Infectious Diseases and Immune Defence Division, The Walter and Eliza Hall Institute of Medical Research, 1G Royal Parade, Parkville, VIC, 3052, Australia.
Department of Medical Biology, The University of Melbourne, Parkville, VIC, Australia.
Sci Rep. 2023 Feb 1;13(1):1859. doi: 10.1038/s41598-023-28218-7.
When profiling blood samples by RNA-sequencing (RNA-seq), RNA from haemoglobin (Hgb) can account for up to 70% of the transcriptome. Due to considerations of sequencing depth and power to detect biological variation, Hgb RNA is typically depleted prior to sequencing by hybridisation-based methods; an alternative approach is to deplete reads arising from Hgb RNA bioinformatically. In the present study, we compared the impact of these two approaches on the outcome of differential gene expression analysis performed using RNA-seq data from 58 human tuberculosis (TB) patient or contact whole blood samples-29 globin kit-depleted and 29 matched non-depleted-a subset of which were taken at TB diagnosis and at six months post-TB treatment from the same patient. Bioinformatic depletion of Hgb genes from the non-depleted samples (bioinformatic-depleted) substantially reduced library sizes (median = 57.24%) and fewer long non-coding, micro, small nuclear and small nucleolar RNAs were captured in these libraries. Profiling published TB gene signatures across all samples revealed inferior correlation between kit-depleted and bioinformatic-depleted pairs when the proportion of reads mapping to Hgb genes was higher in the non-depleted sample, particularly at the TB diagnosis time point. A set of putative "globin-fingerprint" genes were identified by directly comparing kit-depleted and bioinformatic-depleted samples at each timepoint. Two TB treatment response signatures were also shown to have decreased differential performance when comparing samples at TB diagnosis to six months post-TB treatment when profiled on the bioinformatic-depleted samples compared with their kit-depleted counterparts. These results demonstrate that failure to deplete Hgb RNA prior to sequencing has a negative impact on the sensitivity to detect disease-relevant gene expression changes even when bioinformatic removal is performed.

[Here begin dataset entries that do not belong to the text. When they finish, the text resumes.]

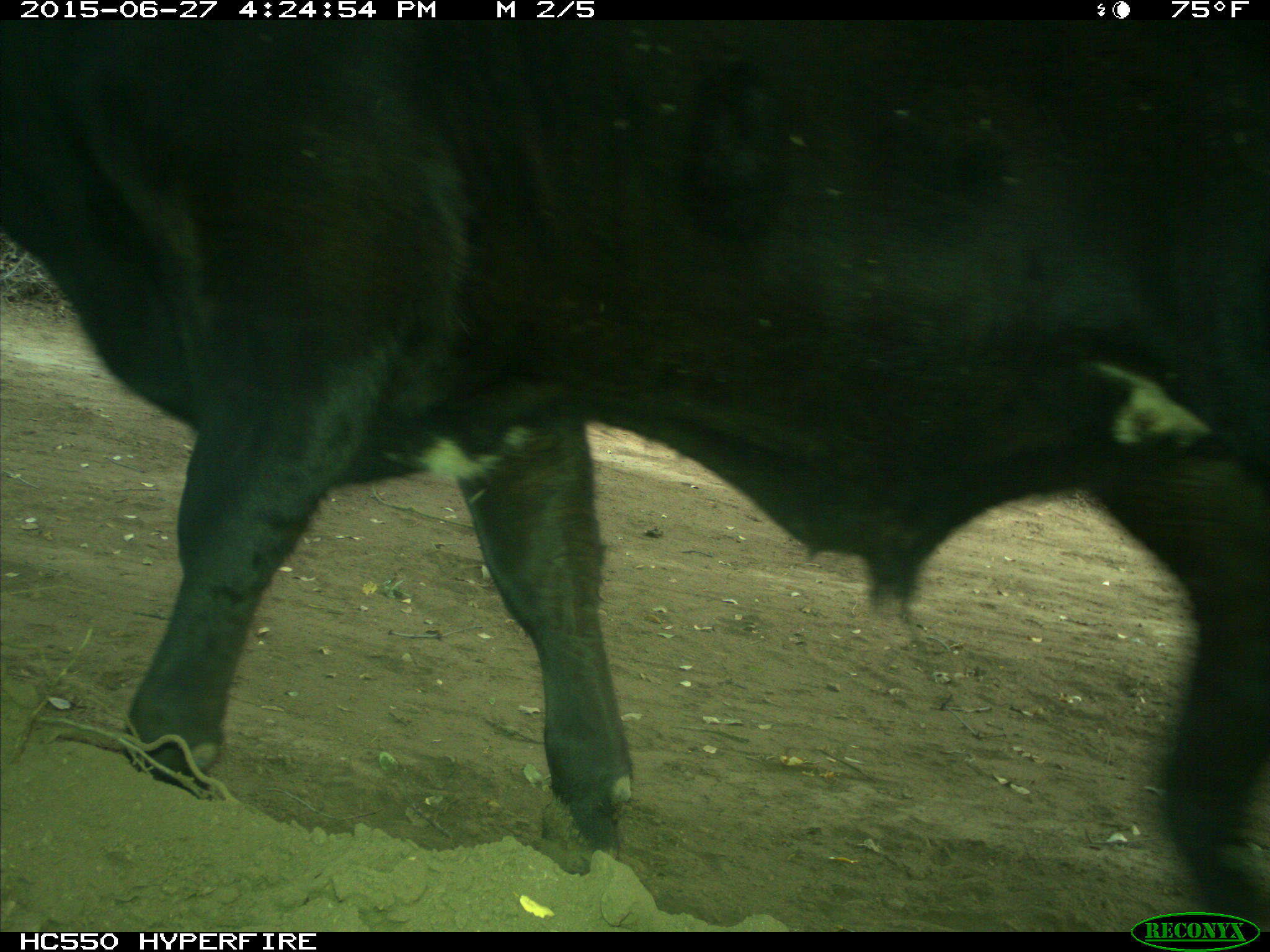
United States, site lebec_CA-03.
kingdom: Animalia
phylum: Chordata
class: Mammalia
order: Artiodactyla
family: Bovidae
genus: Bos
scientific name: Bos taurus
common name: domestic cow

当通过 RNA 测序(RNA-seq)对血液样本进行分析时,血红蛋白(Hgb)的 RNA 可占转录组的 70%。由于测序深度和检测生物变异的能力的考虑,血红蛋白 RNA 通常通过基于杂交的方法在测序前被耗尽;另一种方法是通过生物信息学方法从 Hgb RNA 中耗尽读取。在本研究中,我们比较了这两种方法对从 58 例人类结核病(TB)患者或接触者全血样本(29 个珠蛋白试剂盒耗尽和 29 个匹配的非耗尽样本)中获得的 RNA-seq 数据进行差异基因表达分析的结果,其中一些样本是在 TB 诊断时和从同一患者在 TB 治疗后 6 个月采集的。从非耗尽样本中通过生物信息学方法从 Hgb 基因中耗尽(生物信息学耗尽),显著降低了文库大小(中位数=57.24%),并且在这些文库中捕获的长非编码、微、小核和小核仁 RNA 更少。在所有样本中分析已发表的 TB 基因特征,发现在非耗尽样本中未耗尽的 Hgb 基因的读数比例较高时,试剂盒耗尽和生物信息学耗尽对的相关性较差,尤其是在 TB 诊断时。通过直接比较每个时间点的试剂盒耗尽和生物信息学耗尽样本,确定了一组假定的“珠蛋白指纹”基因。当在生物信息学耗尽的样本上比较 TB 诊断时和 TB 治疗后 6 个月的样本时,两个 TB 治疗反应特征也显示出当与试剂盒耗尽样本相比时,其差异性能降低。这些结果表明,即使进行生物信息学去除,在测序前不耗尽 Hgb RNA 也会对检测与疾病相关的基因表达变化的敏感性产生负面影响。